Dear Suzie, i have been marrried for 2 years. when i firstgot married i was chubby but not that much my husband had no problem with it. i was about 150 lbs. and i got pregnant and i used an excusse to eat \”that i am eating for 2\” so i gained alot of weightabout 30 lbs yea alot. and he hates the fact i gained so much we always fight about and i cry all the time. i know how to solve the problem is just lose 30 pounds but i cant hes alwasy huring my feelings and when im deppressed i eat. i used to buy junk food and hide it and eat because he wont allow it in the house. i am a very beutiful woman but my body is the problem. i even get deppresed about it becuase all my nice outfits dont fit anymore and my stomach always pops out i cant bear even to look at myself. just after one baby i am so fat. i am even fatter than my mom and shes 40. i am 19 yes i know too young. i sometimes regret alot of things but what a person to do. i know im mixing up stories but im taking everything out. after i got pregnant my husband started to look at other woman who are skinner than me and he still does i always fight with him because of it. i always think its my fault. ever since i got married theere was not one night of me not crying. i just want some advice. he has changed alot since i knew him i cant handel it life is so hard.
You say you know how to solve this problem – just lose 30 lbs. I’m not so sure. Because if it was as simple as that, you’d do it. You don’t because it’s a lot more complex. Your feelings about yourself, your husband, your relationship, your new role as a mother, your shared role as parents – all of these are the real problems and until you both face up to them and both communicate about them, nothing is going to change.
For a start, look at what you said about your husband’s behaviour as you got married and before you got pregnant. You don’t say that he loved you no matter what, or celebrated your curves; you say he “had no problem with it.” Oh, how very noble of him. And did you not have a problem with his arrogant assumption that you should be the size and shape he dictates? What’s he like, may I ask? A lithe hunk with a six-pack?
Men with an ounce of decency and character are there for their wives. They take a half share in childcare when a new baby comes along, they support and boost their partners and make them feel good about themselves, and above all they don’t look at other women. You say he’s changed a lot since you married but I wonder; it sounds to me as if he’s just letting you see the real him – selfish, self obsessed and mean.
OK – let’s give him some benefit of the doubt. Having a child is a dramatic change in your life. It requires a lot of work and a lot of emotional input. Maybe the responsibility scares him and that’s why he’s reverted to behaviour as childish as you’d expect from the little scrap he should be helping you care for. Maybe all he needs is for someone to tell him to shape up or ship out and he’d come through for you.

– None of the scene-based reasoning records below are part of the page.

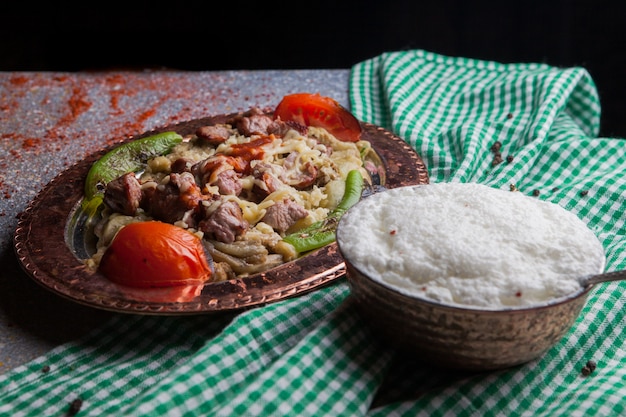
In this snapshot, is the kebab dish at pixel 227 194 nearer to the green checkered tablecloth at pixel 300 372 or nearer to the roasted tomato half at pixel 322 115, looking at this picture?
the roasted tomato half at pixel 322 115

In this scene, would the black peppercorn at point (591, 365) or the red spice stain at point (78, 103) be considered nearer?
the black peppercorn at point (591, 365)

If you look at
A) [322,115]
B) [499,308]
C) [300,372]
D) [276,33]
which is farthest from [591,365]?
[276,33]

It sounds to me as if you’re suffering from a double dose of baby blues. Part is caused by post natal depression – a very common reaction to having a child. You need to speak to your health visitor and your doctor – they can help. But the other part is caused by your not getting the support you should from those around you – mostly, from your husband.
You need some help from the health professionals. You also need to boost your self esteem and take some control. You can’t make other people change their ways – you can only change yourself. However, if you change those around you have to do so too. You eat because you’re depressed – you’re depressed because you eat. One thing you can do is to stop convincing yourself food will make you happy, or that you’re helpless in the face of your food habits. You hint that there are other issues. So deal with those, too. Do you need some help to get back to training or work?
Jobcentre Plus can help with finding training or a job. Would you like some support with your relationship? Relate can help with relationship issues.
I know it feels awful and that you believe you have nowhere to turn, and you have all my sympathy. But I also think you can come through this – all it needs is for you to ask for the appropriate help, and take it. Go on – prove me right!